• _Extracted text_:
□ □ □

The love of neighbour in (Leviticus 19:18) is restricted to the community of the people of God (Israelites). Jesus’ new command “to love one’s enemies” is intended to remove the limitations imposed on the Old Testament definition of neighbour in order to include one’s enemies. Thus the object of love is broadened. Harrington in his commentary points out that the “love your enemies” command harps back on the verses; “eye for an eye”, “tooth for a tooth” (Mk 5:38.)  This law of retaliation was originally meant to curb acts of revenge within acceptable limits and to prevent violence from spiraling out of control. It also sought to affirm at punishment should fit the crime. The “love of enemies” on the other hand, sought to break this cycle of violence and hatred (Harrington, p.89).


Paul in his letter to the Thessalonians rejects in “absolute terms” acts of retaliation: “See that none of you repays anyone evil for evil” (I Thes.5.15). He counsels the Christian community to embrace any custom that makes for peace, mutual improvement and good neighbourliness (Rom.12.19). “Vengeance is mine”, say the Lord. “If your enemy is hungry, you should give him food” (Rom.12:19, 20).  Showing such magnanimity will be like piling “red-hot coals on his head” (Rom 12:21)

Raising the Moral Bar

Jesus’ command to love one’s enemy is undoubtedly one of the most daunting Commandments. Daunting because it raises the moral bar. It demands of Christians “a standard of human relationships that goes beyond the norm of reciprocity.” Johnson interprets the verse: “Be perfect as your heavenly Father is perfect” to mean: “do as God would do.”  This goes beyond “do as you would want done” (Johnson, p.112). This is as incredibly challenging moral posture and attitude for Christians to assume – especially when one considers victims of war, of ethnic strife, of rape, of crime, of exploitation, of injustice, of betrayal etc. People in situations which initially appear to be hopeless, are capable of overcoming the odds because of the “inborn love” they already possess in their hearts. Faith is the acceptance of God’s love in our hearts. God’s love sets people free (Jn.8.32). Mary’s Magnificat reminds us that God exalts the lowly, the victims, those who bear the brunt of the heartlessness of others. (Lk. 1.52).

Love of Neighbour

In presenting a radically new understanding of the object of love, Jesus fulfilled and gave depth to the instruction (Torah) of the Old Testament, the Law and the Prophets (Mt. 5.17).  He fulfilled the Old Testament teaching in his life, his teachings, his actions and in his ministry.  Not only did he offer himself as a sacrifice on behalf of humanity but he also showed his love for his enemies by praying that they be forgiven: “Father forgive them for they know not what they are doing.”  In light of Jesus’ new teaching, the love of neighbour has been broadened to include the love of enemy, now the question is who is my neighbour?

□ □ □

• _Supplied material_:
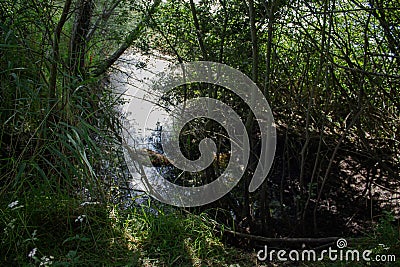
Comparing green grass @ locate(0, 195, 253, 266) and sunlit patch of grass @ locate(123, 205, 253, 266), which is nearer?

□ □ □

In the text on loving one's enemies, what was the law of retaliation originally meant to do?

It was meant to curb acts of revenge within acceptable limits and to keep violence from spiraling out of control.